Surfer

Renegades of Punts

Ona November day on the North Shore of Oahu in 1995, two bleary-eyed surfers walked into Storto’s Deli in Haleiwa looking to eat just about everything in sight. While this may be a common, longstanding post-surf ritual on the North Shore, the conversation that transpired between eccentric aerialist Shawn “Barney” Barron and Surfing magazine editor Skip Snead, and its implications in the surf world, was anything but ordinary.

“I remember us talking about how there wasn’t a platform for what Barney and all the Santa Cruz guys were doing,” recalls Snead. “At the time, Barney, Ratboy [Jason Collins], Flea [Darryl Virostko] and their friends were consistently doing these incredible airs—probably the best in the world then. But airs were still really frowned upon by judges in most traditional contests. Barney and I thought, ‘What if we made a contest just for the air guys?’”

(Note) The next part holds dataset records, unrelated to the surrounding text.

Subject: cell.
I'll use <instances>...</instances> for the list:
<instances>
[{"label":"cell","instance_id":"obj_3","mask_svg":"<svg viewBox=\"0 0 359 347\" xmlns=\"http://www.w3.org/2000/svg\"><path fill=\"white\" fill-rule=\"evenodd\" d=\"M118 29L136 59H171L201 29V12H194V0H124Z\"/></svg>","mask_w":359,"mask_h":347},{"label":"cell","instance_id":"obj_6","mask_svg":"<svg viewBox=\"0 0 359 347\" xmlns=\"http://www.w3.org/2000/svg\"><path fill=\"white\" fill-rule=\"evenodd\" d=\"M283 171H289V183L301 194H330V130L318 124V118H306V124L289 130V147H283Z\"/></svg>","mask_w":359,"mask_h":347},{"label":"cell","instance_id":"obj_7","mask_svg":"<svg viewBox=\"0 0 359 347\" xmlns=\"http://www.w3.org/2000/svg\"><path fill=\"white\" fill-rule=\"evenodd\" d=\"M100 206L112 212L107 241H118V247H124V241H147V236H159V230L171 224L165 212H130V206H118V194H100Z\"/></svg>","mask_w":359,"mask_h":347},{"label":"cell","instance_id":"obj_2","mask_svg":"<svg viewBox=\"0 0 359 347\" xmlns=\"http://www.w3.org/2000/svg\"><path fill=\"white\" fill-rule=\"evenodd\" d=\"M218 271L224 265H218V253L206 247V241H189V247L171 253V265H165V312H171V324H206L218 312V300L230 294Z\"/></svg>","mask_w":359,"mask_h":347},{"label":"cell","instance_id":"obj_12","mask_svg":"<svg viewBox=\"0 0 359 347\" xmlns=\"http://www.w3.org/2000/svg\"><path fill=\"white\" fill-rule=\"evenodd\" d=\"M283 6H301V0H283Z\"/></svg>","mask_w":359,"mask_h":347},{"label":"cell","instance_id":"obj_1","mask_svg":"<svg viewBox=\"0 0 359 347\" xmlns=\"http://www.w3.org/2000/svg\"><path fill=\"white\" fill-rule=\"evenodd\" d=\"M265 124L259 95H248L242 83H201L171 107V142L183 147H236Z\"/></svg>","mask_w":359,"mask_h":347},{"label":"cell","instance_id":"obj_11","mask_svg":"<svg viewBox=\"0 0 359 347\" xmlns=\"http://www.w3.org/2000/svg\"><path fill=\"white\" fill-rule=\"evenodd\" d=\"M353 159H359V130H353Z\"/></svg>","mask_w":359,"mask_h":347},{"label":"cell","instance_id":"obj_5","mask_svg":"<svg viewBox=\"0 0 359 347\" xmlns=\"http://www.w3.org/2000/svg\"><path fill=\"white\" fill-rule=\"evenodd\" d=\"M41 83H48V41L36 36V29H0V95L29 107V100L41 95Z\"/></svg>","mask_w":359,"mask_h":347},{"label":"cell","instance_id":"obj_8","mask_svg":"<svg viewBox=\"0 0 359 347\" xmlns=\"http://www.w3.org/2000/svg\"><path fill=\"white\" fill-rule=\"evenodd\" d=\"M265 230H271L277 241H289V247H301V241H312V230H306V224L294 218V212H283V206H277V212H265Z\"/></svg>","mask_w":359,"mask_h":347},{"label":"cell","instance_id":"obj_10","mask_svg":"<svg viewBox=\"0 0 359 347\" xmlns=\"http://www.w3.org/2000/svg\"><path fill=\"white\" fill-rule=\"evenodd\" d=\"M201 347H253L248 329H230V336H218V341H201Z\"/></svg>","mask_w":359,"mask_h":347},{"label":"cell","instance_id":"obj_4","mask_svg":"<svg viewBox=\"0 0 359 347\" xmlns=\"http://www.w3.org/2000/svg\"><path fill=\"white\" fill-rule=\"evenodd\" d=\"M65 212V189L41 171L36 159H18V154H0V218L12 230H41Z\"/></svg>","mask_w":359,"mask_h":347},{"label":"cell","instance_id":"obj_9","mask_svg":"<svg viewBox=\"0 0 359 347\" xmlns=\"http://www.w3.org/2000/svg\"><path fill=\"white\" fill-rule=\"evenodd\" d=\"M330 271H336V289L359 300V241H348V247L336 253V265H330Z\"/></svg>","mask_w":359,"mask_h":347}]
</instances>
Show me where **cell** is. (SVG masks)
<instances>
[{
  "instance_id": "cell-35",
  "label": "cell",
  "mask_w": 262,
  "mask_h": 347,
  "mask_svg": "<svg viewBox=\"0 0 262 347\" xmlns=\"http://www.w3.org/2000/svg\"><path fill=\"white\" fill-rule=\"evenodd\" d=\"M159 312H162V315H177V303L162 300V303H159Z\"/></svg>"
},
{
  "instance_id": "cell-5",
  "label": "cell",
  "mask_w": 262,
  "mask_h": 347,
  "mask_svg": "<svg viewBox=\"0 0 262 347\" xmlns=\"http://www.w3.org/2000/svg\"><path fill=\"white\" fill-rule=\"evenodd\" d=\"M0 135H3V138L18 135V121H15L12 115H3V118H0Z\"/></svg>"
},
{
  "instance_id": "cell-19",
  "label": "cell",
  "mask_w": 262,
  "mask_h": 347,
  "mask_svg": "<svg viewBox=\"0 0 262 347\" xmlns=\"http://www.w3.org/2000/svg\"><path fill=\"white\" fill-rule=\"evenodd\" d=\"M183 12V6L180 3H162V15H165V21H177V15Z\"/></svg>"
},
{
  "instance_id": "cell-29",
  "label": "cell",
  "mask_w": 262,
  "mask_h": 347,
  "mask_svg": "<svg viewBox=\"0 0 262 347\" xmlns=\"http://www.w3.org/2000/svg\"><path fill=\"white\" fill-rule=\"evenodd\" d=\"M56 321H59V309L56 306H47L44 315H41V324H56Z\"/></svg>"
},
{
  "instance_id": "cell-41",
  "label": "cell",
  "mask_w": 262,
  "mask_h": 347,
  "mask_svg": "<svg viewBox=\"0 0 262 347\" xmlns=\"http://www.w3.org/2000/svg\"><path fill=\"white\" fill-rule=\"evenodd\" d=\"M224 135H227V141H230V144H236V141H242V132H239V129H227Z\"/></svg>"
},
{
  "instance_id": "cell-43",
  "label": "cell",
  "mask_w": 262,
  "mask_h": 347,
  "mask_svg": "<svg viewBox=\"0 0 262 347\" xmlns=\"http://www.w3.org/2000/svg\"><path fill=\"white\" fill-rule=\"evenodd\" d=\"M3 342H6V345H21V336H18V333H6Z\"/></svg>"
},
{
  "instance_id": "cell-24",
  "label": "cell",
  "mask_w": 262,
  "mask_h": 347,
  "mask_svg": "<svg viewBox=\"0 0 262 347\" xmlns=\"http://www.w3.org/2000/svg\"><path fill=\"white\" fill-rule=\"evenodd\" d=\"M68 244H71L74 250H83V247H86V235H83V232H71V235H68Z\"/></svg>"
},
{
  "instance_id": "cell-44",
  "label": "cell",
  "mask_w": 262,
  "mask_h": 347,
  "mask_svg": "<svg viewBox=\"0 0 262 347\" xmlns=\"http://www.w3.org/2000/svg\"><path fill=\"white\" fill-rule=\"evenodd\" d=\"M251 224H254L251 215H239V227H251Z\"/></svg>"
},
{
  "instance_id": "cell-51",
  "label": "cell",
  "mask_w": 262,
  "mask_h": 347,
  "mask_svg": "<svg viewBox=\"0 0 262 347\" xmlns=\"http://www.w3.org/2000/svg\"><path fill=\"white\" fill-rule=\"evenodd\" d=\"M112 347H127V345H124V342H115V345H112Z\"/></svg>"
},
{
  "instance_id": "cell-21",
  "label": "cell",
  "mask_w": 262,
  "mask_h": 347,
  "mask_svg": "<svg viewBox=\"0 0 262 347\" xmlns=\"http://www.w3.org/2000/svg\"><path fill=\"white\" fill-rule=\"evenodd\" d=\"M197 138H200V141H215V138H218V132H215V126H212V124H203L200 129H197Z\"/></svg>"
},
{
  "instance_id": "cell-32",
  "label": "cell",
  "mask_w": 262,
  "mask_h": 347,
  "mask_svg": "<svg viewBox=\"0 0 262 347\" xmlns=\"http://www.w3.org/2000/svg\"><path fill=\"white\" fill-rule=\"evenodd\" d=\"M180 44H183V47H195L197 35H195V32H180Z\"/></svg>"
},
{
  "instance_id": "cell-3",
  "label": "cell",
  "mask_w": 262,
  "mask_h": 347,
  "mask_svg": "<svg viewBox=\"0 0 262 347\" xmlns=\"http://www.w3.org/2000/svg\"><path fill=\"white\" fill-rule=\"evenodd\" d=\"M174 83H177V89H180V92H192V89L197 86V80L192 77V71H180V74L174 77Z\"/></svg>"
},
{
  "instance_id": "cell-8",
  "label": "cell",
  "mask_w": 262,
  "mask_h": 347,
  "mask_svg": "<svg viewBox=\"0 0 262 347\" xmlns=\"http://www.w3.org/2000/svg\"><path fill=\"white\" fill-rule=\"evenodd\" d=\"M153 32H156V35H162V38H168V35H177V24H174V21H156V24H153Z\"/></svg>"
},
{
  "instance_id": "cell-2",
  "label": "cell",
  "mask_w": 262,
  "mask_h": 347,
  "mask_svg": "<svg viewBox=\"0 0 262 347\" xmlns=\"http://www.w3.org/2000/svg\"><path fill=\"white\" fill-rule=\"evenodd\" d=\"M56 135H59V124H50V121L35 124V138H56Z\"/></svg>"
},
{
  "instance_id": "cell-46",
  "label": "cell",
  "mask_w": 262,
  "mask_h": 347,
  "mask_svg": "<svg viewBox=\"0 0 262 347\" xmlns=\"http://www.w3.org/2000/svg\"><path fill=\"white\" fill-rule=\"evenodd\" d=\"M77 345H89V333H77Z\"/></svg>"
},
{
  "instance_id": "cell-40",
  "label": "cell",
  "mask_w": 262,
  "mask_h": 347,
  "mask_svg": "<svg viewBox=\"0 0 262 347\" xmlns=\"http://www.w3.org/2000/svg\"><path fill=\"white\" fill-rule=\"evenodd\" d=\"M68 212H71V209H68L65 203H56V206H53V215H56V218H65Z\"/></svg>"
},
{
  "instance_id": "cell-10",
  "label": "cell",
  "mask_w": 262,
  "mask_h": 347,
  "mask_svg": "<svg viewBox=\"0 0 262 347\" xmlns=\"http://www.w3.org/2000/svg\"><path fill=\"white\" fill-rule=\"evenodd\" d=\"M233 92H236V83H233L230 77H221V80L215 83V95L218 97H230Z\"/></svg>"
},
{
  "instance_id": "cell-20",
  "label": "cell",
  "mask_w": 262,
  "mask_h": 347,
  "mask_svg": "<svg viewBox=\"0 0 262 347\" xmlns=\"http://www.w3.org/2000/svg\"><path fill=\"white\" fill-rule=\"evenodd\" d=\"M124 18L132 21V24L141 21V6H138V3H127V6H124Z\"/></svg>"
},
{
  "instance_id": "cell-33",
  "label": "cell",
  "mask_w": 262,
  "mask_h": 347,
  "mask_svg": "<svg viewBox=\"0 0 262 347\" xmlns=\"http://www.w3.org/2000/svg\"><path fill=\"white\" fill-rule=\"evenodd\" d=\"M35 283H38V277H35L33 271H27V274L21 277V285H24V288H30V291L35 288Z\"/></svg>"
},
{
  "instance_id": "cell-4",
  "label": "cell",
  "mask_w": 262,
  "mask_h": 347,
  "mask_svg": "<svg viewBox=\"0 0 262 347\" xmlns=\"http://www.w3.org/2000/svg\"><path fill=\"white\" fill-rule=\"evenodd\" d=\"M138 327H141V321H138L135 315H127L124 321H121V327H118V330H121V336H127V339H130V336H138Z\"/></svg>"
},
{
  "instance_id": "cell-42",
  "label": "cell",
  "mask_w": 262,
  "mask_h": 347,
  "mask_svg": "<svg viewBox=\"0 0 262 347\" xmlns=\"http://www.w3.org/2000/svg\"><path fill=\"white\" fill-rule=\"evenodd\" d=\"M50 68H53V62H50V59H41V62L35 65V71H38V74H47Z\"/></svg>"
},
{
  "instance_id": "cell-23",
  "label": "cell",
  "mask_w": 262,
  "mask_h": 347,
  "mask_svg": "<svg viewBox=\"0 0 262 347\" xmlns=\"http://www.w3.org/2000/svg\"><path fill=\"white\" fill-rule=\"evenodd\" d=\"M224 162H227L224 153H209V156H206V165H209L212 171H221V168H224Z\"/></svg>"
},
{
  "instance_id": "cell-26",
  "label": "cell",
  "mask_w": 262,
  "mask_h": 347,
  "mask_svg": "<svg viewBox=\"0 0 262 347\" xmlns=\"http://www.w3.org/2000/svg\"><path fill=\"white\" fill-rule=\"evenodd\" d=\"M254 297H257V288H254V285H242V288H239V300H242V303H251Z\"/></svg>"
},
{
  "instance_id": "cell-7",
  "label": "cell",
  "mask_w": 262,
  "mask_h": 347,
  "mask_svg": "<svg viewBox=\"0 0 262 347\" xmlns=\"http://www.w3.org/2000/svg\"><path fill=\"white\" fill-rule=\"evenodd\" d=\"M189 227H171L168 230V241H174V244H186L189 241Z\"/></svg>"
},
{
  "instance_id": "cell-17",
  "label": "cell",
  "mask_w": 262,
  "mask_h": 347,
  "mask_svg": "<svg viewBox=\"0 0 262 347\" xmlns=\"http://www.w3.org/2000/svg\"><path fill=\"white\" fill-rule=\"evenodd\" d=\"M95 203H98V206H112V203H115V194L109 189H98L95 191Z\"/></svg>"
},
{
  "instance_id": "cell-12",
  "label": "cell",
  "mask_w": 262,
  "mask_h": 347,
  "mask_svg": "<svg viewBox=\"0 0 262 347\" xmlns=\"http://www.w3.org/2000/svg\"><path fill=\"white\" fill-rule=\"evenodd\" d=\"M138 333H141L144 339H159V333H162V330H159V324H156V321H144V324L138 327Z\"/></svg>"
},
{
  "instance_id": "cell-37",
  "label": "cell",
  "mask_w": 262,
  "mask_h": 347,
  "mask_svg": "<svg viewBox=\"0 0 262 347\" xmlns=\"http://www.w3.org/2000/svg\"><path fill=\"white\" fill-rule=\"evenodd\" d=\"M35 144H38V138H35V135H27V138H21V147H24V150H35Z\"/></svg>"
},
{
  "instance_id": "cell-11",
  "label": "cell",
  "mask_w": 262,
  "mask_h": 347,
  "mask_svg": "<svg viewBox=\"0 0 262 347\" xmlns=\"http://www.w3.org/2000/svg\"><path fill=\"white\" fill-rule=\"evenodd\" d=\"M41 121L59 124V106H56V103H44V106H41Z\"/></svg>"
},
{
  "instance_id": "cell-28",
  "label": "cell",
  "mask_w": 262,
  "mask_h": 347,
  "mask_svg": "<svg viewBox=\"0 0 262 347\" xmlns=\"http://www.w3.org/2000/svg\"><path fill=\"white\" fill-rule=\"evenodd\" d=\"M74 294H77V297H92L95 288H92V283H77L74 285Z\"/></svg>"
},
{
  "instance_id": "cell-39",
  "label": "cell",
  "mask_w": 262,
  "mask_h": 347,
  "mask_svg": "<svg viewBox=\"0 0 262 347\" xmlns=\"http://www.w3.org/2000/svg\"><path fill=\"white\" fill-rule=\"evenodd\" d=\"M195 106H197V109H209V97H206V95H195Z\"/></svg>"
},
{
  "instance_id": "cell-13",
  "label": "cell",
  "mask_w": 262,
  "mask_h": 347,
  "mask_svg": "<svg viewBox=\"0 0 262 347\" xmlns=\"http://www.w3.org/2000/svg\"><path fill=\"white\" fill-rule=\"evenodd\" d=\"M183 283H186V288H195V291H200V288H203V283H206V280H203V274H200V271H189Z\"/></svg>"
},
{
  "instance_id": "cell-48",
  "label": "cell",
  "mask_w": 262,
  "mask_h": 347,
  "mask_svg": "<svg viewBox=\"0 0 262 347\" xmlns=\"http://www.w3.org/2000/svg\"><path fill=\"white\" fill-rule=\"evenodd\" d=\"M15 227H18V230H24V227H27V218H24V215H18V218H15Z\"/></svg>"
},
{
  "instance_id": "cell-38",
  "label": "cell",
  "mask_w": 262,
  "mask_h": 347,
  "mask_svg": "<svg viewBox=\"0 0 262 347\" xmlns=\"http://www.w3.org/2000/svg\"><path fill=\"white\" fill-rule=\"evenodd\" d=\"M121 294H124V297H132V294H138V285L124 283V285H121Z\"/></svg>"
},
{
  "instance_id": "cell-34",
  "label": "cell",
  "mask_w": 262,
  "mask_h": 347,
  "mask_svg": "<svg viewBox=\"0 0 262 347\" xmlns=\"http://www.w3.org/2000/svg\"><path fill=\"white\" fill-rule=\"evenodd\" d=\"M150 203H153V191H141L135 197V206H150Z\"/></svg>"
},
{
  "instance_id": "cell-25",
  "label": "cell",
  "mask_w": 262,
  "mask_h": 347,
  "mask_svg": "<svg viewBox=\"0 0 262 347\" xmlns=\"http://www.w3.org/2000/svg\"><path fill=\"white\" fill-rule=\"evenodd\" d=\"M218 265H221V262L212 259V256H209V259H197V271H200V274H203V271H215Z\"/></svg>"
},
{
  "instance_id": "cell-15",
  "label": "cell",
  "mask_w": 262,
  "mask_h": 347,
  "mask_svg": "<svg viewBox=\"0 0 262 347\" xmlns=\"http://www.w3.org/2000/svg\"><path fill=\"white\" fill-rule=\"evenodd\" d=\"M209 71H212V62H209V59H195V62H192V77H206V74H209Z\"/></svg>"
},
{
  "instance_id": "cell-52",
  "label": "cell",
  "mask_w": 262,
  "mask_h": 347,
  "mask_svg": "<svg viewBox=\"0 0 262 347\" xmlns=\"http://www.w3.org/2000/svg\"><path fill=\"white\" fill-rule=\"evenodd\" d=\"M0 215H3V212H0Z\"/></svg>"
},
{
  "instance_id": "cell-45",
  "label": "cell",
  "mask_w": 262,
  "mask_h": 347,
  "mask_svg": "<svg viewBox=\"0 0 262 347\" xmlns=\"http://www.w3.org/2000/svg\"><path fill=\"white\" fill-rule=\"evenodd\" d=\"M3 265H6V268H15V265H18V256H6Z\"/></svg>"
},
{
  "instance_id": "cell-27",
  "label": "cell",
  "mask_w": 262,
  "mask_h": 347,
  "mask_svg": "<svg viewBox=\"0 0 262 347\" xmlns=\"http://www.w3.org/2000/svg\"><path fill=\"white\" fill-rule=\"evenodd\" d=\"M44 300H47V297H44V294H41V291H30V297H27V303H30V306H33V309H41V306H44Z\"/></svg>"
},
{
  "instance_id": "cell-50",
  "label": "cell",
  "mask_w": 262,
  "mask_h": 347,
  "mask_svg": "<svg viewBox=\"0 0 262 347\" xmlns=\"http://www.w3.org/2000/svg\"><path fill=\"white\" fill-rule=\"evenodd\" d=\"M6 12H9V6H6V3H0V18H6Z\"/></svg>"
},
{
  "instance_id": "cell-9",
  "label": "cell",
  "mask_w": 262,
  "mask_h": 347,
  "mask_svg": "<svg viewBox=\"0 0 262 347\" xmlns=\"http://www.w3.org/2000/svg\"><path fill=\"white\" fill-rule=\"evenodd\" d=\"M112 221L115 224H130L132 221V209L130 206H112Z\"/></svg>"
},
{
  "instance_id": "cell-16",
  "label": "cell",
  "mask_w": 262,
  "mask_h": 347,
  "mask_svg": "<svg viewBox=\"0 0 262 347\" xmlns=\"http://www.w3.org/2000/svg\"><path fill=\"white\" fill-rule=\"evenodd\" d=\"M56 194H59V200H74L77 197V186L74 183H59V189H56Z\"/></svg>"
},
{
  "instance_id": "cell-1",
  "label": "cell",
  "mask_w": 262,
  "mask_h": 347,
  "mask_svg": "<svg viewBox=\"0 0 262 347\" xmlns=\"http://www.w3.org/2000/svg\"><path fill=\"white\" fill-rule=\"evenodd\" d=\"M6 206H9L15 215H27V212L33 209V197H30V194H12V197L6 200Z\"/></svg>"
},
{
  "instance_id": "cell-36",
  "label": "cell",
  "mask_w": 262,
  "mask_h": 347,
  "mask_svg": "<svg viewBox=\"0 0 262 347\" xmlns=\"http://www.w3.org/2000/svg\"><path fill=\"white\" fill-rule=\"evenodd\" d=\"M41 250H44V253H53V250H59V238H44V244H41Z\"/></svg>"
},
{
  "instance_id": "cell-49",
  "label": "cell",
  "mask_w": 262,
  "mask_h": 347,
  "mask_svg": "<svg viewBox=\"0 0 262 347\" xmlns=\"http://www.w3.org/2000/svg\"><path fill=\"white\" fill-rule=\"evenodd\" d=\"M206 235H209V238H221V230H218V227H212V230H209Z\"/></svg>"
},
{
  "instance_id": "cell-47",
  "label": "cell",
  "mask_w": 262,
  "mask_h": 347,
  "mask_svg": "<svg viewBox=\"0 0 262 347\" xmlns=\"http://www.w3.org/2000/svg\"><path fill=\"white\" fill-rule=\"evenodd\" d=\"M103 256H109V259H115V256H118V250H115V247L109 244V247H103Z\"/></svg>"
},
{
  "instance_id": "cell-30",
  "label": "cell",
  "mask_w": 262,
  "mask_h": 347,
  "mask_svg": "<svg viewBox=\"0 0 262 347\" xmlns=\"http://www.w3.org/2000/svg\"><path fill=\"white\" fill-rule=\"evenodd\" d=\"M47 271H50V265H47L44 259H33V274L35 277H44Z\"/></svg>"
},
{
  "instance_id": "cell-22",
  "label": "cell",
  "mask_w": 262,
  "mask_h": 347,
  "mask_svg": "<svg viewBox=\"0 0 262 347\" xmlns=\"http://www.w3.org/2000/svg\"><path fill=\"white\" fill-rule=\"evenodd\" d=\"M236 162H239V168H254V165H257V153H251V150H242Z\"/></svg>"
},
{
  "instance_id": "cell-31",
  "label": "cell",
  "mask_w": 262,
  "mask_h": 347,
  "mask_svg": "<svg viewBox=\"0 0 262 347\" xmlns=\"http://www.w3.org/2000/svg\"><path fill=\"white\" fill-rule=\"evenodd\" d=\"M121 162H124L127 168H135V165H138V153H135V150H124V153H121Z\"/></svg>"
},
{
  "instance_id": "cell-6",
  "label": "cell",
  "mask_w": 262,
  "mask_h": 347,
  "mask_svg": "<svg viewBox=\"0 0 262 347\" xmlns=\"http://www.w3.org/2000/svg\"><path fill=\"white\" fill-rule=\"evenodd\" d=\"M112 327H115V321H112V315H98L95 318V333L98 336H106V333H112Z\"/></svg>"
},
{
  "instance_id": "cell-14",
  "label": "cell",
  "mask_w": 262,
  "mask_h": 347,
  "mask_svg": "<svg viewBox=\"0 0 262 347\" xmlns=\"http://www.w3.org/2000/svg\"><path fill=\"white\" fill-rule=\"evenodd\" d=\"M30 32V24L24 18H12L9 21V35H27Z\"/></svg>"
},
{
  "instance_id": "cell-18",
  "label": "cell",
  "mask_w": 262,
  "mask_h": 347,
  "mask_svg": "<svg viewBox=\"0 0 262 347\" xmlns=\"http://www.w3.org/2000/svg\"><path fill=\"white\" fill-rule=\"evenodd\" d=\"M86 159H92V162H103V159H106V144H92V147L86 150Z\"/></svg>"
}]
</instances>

At the time, aerial surfing was progressing in quantum leaps and capturing the imaginations of surfers worldwide through surf films and magazine spreads, but it hadn’t been adopted by the World Tour surfers of the time and was still considered a fringe subculture. In fact, 5 years earlier, a group of World Tour surfers went so far as to pen a letter to SURFER complaining about the amount of coverage aerial pioneer and punk provocateur Christian Fletcher had been getting in the magazine

“False images are being created out of second-rate surfers at the expense of high-ranked professionals,” said the letter, signed by Jeff Booth, Barton Lynch, Damien Hardman and a host of other top-tier pros, which ran in a 1990 issue of SURFER. “It’s quite unfair to dedicate yourself to the sport, train hard and travel around the world, only to pick up a magazine and see a guy who spent his summer at Trestles on the cover and centerspread.”